The patent, Electric Vehicle Extended Range Hybrid Battery Pack System (US 20130181511 A1), covers a battery pack design to combine lithium-ion battery cells, and metal-air battery cells. This use of two battery packs would extend driving range of an electric car. It uses a primary battery pack, and a secondary battery pack, with the secondary pack being of a type (metal-air) with a high energy density but cannot be the primary pack.
So far research into advanced battery chemistries show that metal-air batteries (such as zinc-air, aluminum-air, magnesium-air, iron-air, lithium-air or vanadium-air) have a much higher energy density than lithium-ion batteries.
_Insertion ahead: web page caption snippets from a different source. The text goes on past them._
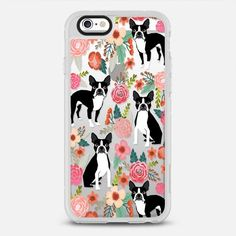 Boston Terriers Flowers cute boston terrier florals vintage flowers trendy cell phone case for boston terrier owners - New Standard Case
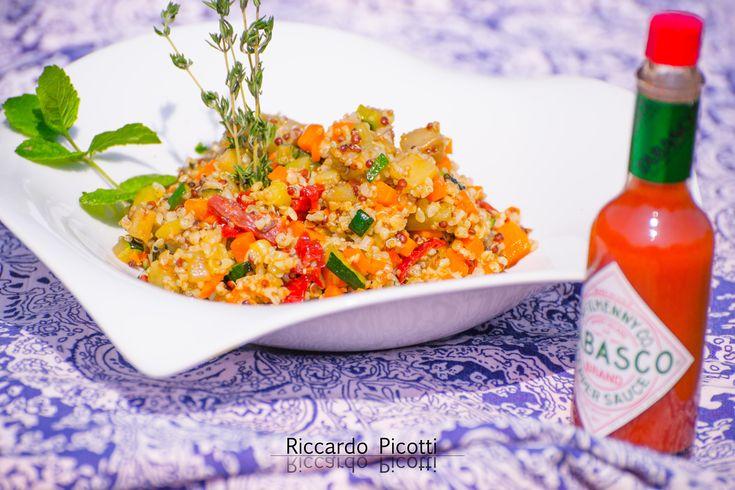 Quinoa+e+Bulgur+con+Verdure+Croccanti+Menta+e+Basilico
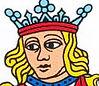 carte chariot tarot vincent beckers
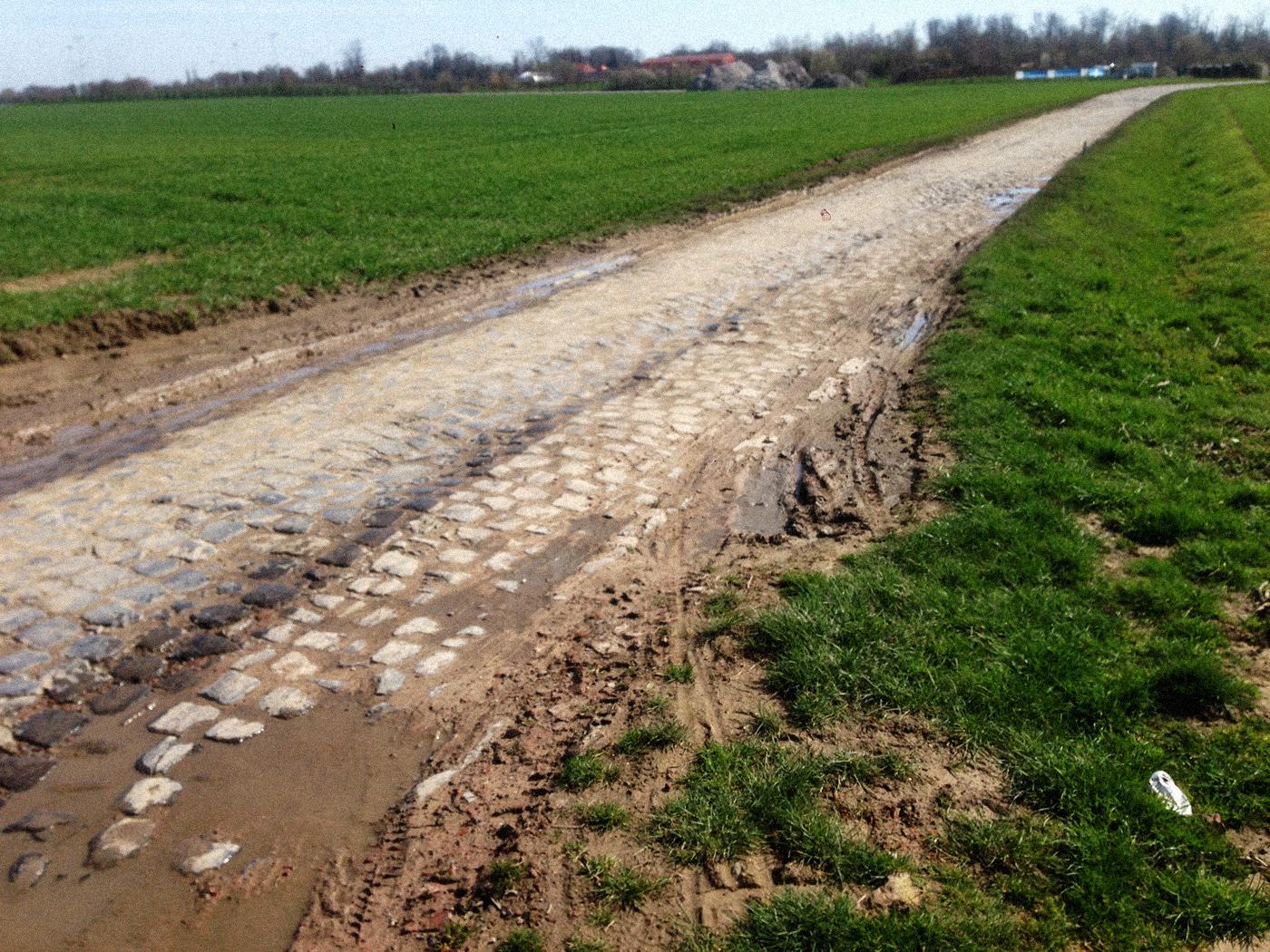 Il pavè della Roubaix - Cicloidi blog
That's because the air forms part of the battery chemistry, but comes from the atmosphere rather than being packaged as part of the battery. The high energy density makes metal-air batteries attractive to electric cars, because the large quantity of energy would mean a long driving range.
Unfortunately metal-air batteries have some drawbacks, the most significant of which is a low discharge and charge rate. Metal-air batteries don't support the high power rate required to power a car to the performance level for which Tesla Motors is famous. No instant high torque and blazing speed would be out of character for Tesla Motors, eh? Additionally, Tesla's engineers feel the number of charge/discharge cycles for metal-air batteries must be limited.
The patent covers a hybrid battery pack where the primary, lithium-ion, pack provides the power levels required for typical driving, and a secondary pack (metal-air) provides bulk energy storage required for longer distance trips.
Sitting between the two packs is a controller module to coordinate connections between the two packs depending on the state-of-charge in both packs and the current demand on the vehicle. The controller module ensures the charge/discharge of the metal-air battery is within the necessary bounds, while using the primary lithium-ion battery pack for primary driving duties.
The patent is a way to use metal-air batteries for their high energy density benefits. When this sort of battery design becomes available, Tesla Motors will be able to offer ultra-long range electric cars. The question is when will metal-air batteries be available, and the answer is "not any time soon."